:: Page

Want to know what freshly developed apps for the iPad are going to feel like? Looking through Apple's iPad User Experience Guidelines is surprisingly revealing.

Some of the key points Apple's pushing on app developers for the iPad, and how Apple thinks their apps should behave:

They want apps to work no matter how you hold the iPad: "Your application should encourage people to interact with iPad from any side by providing a great experience in all orientations."

They don't want applications to just be bigger: "The best iPad applications give people innovative ways to interact with content while they perform a clearly defined, finite task. Resist the temptation to fill the large screen with features that are not directly related to the main task. In particular, you should not view the large iPad screen as an invitation to bring back all the functionality you pruned from your iPhone application." That's some straight talk.

They're super into the sharing thing: "Think of ways people might want to use your application with others. Expand your thinking to include both the physical sharing of a single device and the virtual sharing of data."

The oddly "realistic" bookshelf in iBooks isn't a fluke: "Consider a more real-world vision of your application. For example, on iPhone, Contacts is a streamlined list, but on iPad, Contacts is an address book with a beautifully tangible look and feel."

::::
:: Data excerpts

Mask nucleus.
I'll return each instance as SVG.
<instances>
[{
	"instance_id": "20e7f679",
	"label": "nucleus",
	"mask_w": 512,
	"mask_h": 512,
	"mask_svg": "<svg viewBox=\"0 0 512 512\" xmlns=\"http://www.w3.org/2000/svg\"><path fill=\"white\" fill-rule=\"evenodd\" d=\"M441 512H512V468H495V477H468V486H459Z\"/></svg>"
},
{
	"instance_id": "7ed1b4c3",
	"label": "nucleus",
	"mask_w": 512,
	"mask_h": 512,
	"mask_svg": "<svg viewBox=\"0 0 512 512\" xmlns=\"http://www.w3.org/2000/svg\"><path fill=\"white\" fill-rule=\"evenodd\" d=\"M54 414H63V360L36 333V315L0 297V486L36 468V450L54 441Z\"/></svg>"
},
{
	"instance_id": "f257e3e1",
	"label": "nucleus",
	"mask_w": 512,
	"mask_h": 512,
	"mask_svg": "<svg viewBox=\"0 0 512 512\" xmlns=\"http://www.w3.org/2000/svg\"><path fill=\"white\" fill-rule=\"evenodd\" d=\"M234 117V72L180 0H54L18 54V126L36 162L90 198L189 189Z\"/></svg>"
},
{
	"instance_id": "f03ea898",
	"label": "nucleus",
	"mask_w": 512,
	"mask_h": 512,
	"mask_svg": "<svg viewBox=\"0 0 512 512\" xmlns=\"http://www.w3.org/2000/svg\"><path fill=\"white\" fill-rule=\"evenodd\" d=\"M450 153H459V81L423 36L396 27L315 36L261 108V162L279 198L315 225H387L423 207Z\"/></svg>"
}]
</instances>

::::

_What the task requires_. Reproduce word for word the part of the piece on Apple's iPad guidelines starting at "They want apps" and ending at "some straight talk.".

_Complete response_.
They want apps to work no matter how you hold the iPad: "Your application should encourage people to interact with iPad from any side by providing a great experience in all orientations."

They don't want applications to just be bigger: "The best iPad applications give people innovative ways to interact with content while they perform a clearly defined, finite task. Resist the temptation to fill the large screen with features that are not directly related to the main task. In particular, you should not view the large iPad screen as an invitation to bring back all the functionality you pruned from your iPhone application." That's some straight talk.